Note: In 2013, Apple had snapped up Acunu a data analytics and database setup built on Cassandra (yet another NoSql database).
12. C3 Technologies (2011) – Apple followed up its relatively low-key acquisition of Placebase and Poly9 (3D mapping agencies) with the takeover of C3 Technologies in 2011. The company was based in Sweden, and after the acquisition, the division was renamed ‘Sputnik’. The deal was valued at $267 million, and Apple clearly had plans to take advantage of the 3D mapping technology to upgrade iOS maps and gradually move away from the Google Maps service.

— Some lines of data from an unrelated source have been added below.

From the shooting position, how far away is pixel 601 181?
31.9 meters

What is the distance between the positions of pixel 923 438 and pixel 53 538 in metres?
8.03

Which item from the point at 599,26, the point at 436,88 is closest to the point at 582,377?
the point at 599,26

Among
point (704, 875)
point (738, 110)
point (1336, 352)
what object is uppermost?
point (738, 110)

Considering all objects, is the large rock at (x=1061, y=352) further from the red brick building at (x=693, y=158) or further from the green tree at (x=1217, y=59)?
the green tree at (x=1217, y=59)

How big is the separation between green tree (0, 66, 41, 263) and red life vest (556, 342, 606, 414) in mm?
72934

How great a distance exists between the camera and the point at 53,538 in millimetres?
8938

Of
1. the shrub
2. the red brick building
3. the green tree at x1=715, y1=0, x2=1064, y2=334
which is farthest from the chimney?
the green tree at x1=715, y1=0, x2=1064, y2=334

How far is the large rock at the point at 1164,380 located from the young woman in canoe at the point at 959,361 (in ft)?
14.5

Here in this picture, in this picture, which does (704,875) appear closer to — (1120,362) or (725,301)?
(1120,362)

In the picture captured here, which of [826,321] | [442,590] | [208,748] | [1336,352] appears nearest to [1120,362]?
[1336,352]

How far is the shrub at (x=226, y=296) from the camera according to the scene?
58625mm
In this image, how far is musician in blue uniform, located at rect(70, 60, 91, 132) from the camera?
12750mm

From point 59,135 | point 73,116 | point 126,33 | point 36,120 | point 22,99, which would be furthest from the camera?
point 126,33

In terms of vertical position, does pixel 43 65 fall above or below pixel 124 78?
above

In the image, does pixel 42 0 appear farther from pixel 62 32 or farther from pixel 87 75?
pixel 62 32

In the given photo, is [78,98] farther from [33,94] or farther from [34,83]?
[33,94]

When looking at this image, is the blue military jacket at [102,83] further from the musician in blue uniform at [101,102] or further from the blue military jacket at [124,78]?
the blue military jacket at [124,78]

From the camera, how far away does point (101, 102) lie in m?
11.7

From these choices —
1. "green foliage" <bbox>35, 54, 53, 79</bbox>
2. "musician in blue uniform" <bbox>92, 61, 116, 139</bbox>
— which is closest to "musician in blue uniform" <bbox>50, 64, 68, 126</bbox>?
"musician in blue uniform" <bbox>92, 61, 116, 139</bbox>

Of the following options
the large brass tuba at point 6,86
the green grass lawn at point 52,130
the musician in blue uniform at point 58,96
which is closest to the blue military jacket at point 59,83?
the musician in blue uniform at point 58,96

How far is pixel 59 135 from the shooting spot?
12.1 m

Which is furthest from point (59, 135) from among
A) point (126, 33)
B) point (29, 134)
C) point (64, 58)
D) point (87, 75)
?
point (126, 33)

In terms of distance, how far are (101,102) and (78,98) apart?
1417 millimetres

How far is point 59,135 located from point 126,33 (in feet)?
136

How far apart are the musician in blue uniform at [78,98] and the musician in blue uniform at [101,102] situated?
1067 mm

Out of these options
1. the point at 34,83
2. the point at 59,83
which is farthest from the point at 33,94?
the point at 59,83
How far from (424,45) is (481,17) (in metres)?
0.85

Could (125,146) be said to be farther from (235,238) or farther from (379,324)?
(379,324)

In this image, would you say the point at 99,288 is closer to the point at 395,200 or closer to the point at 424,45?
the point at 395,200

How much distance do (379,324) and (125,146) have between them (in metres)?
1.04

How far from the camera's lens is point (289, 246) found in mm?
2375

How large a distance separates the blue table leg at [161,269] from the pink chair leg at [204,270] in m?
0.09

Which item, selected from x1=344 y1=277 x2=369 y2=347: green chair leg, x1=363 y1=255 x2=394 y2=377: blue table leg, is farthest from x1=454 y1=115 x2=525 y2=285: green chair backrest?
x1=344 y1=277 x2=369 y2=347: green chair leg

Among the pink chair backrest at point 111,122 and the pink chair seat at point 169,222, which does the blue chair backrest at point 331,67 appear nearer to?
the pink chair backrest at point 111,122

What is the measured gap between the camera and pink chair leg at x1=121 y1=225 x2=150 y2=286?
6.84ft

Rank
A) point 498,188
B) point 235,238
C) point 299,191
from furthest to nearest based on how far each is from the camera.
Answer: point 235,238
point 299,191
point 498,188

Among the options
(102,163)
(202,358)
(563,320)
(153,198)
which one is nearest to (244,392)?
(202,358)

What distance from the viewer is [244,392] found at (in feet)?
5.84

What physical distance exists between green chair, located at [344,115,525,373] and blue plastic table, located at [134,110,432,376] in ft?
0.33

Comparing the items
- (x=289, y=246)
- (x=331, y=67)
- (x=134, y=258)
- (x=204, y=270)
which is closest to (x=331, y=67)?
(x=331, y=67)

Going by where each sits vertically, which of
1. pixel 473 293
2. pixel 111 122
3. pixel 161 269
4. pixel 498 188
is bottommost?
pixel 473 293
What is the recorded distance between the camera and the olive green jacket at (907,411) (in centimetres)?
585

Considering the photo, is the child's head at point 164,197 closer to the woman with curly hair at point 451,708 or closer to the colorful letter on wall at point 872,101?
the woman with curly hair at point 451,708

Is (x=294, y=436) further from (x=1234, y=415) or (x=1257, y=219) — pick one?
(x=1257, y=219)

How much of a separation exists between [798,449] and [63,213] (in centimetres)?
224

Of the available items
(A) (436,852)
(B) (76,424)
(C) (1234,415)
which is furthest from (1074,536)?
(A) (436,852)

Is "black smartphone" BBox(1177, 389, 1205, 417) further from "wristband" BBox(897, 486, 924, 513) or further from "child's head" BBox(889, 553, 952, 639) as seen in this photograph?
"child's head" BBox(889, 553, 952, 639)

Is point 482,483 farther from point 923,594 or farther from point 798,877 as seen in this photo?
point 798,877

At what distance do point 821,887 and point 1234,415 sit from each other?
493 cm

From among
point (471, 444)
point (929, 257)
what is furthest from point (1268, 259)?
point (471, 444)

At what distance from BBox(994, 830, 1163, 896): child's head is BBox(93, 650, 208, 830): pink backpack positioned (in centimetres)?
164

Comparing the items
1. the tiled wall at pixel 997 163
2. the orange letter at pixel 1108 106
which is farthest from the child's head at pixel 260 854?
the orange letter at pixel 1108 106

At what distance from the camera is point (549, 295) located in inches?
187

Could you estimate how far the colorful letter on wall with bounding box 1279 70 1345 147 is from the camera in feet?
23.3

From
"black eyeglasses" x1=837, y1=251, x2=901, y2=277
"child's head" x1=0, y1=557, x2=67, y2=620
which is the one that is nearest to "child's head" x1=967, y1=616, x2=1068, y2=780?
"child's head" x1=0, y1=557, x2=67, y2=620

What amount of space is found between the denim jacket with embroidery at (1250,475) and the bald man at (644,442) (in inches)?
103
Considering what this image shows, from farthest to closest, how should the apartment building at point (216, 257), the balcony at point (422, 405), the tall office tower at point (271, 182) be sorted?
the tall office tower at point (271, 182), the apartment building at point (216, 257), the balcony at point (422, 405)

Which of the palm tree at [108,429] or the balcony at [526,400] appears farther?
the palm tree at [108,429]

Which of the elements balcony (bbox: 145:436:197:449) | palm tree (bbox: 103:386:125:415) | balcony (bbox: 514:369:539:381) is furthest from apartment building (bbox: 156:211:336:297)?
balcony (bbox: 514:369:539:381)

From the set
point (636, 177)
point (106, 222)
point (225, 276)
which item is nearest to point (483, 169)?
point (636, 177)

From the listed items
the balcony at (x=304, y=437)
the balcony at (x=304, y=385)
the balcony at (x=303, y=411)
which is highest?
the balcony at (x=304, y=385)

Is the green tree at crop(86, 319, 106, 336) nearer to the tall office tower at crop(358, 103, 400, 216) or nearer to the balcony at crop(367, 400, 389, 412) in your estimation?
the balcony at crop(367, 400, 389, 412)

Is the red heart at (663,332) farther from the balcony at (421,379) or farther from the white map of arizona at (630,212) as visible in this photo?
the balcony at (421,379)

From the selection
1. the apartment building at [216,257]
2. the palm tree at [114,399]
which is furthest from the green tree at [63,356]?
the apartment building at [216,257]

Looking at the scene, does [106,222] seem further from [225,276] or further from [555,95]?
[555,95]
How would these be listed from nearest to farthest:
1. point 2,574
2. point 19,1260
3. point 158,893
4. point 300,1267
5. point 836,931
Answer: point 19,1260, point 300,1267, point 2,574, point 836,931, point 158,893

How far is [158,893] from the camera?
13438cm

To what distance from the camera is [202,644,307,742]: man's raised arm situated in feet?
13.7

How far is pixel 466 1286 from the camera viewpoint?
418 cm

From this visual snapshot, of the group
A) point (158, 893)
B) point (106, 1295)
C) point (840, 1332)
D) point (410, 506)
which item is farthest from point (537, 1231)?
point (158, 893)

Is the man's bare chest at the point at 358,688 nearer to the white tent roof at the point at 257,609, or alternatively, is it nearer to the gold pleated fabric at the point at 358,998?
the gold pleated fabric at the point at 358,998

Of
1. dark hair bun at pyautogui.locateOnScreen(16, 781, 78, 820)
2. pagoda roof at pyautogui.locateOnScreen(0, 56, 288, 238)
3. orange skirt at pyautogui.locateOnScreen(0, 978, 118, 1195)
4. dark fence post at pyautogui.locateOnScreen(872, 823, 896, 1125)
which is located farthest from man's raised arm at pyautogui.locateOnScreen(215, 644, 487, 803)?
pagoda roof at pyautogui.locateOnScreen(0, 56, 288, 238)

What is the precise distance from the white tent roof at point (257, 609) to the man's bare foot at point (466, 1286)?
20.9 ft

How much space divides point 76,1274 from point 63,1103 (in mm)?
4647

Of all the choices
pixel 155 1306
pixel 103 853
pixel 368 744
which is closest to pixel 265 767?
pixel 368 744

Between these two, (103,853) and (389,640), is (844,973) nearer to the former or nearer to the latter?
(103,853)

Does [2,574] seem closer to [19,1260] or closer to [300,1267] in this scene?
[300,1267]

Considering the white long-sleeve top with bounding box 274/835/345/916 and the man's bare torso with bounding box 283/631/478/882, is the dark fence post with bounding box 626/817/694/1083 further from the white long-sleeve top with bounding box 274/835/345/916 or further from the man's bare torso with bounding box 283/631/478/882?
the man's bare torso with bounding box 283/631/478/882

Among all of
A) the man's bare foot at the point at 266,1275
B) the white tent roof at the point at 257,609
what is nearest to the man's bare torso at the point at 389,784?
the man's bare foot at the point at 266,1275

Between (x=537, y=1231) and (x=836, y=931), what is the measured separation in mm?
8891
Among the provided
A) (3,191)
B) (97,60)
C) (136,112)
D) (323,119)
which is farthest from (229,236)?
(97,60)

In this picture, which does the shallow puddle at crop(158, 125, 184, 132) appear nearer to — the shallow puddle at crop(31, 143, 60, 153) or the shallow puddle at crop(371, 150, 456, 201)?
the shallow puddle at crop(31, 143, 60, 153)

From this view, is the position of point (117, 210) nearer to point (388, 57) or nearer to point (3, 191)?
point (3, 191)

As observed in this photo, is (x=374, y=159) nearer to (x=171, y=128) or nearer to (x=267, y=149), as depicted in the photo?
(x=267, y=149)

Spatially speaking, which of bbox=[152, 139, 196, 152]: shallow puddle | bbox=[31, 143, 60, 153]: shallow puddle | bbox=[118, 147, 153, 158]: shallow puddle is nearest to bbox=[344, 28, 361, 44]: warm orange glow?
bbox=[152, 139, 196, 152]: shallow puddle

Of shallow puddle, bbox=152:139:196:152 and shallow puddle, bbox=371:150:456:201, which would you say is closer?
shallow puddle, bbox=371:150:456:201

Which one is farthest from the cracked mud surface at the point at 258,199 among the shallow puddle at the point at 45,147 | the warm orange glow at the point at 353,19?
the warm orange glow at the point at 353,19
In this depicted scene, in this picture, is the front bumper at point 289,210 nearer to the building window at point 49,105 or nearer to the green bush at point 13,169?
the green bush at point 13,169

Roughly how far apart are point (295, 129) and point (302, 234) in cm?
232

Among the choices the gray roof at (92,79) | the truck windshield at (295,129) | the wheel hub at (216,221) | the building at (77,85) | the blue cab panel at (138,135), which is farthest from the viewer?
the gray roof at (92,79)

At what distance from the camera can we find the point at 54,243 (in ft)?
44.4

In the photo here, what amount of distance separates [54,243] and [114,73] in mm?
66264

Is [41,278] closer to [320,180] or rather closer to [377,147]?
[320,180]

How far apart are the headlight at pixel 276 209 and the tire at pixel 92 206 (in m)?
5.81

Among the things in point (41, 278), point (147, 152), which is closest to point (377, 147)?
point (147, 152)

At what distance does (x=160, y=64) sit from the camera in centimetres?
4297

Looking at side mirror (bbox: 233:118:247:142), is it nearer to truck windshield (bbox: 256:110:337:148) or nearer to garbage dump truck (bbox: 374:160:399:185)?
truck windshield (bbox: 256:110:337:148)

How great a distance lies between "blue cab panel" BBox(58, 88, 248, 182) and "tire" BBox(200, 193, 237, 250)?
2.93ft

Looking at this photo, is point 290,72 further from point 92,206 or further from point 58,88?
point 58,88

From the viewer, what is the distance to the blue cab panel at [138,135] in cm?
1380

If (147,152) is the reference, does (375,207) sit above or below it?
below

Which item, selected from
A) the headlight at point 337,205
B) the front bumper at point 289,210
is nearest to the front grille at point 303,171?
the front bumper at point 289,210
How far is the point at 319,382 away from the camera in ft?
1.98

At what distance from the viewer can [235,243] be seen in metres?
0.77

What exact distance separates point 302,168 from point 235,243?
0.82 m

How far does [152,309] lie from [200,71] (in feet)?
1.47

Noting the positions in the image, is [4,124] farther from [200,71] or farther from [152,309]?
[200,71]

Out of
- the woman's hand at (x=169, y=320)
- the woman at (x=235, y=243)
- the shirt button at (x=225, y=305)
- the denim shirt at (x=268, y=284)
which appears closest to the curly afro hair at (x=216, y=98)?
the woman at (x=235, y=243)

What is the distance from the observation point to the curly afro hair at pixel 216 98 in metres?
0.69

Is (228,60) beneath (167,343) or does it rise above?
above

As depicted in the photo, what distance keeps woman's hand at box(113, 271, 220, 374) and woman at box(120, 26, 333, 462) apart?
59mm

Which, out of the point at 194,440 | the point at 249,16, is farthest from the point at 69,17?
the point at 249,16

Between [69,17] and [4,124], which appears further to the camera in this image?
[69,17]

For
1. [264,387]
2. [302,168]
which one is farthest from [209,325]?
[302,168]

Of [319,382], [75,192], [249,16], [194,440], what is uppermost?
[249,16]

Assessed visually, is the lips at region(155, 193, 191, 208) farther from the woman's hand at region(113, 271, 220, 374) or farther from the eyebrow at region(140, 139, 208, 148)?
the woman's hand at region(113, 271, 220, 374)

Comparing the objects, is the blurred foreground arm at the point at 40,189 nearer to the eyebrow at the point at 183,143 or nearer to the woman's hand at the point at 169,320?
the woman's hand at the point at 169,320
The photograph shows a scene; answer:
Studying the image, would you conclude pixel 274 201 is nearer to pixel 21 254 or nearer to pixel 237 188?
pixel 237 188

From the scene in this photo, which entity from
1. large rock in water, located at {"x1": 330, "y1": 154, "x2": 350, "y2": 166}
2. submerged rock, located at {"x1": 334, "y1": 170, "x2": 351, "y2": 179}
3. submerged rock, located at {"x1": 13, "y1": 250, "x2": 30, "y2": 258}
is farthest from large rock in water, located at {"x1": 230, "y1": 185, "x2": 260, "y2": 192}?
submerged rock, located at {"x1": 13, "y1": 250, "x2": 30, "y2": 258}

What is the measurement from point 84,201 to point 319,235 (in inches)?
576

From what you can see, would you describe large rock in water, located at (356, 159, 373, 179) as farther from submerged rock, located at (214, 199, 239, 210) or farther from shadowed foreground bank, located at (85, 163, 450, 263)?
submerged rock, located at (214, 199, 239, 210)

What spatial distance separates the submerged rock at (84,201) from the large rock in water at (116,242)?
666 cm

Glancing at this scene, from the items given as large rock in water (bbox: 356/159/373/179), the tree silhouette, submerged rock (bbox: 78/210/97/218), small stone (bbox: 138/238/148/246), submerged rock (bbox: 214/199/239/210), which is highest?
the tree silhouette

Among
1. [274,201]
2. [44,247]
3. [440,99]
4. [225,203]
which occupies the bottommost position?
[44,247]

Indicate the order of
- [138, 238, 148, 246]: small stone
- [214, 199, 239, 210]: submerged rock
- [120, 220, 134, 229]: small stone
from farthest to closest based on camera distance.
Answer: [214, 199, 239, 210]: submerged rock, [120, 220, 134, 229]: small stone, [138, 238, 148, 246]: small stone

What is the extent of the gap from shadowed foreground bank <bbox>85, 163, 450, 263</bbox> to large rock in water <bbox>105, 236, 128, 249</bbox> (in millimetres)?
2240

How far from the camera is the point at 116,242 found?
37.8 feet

Prss, a digital magazine publishing startup, was bought by Apple in the second half of 2014. Chomp, an app search engine, was also acquired in 2014 – while the Ottocat search engine was taken over a year earlier. In the last 12 months or so, Apple has acquired companies from various domains – from Mapsense (mapping visualization), LegbaCore (firmware security) and Emotient (gesture recognition), to VocalIQ (speech technology) and Turi (machine learning). The Cupertino company does not make as many acquisitions as Google – but there is no dearth of interesting Apple takeovers over the years.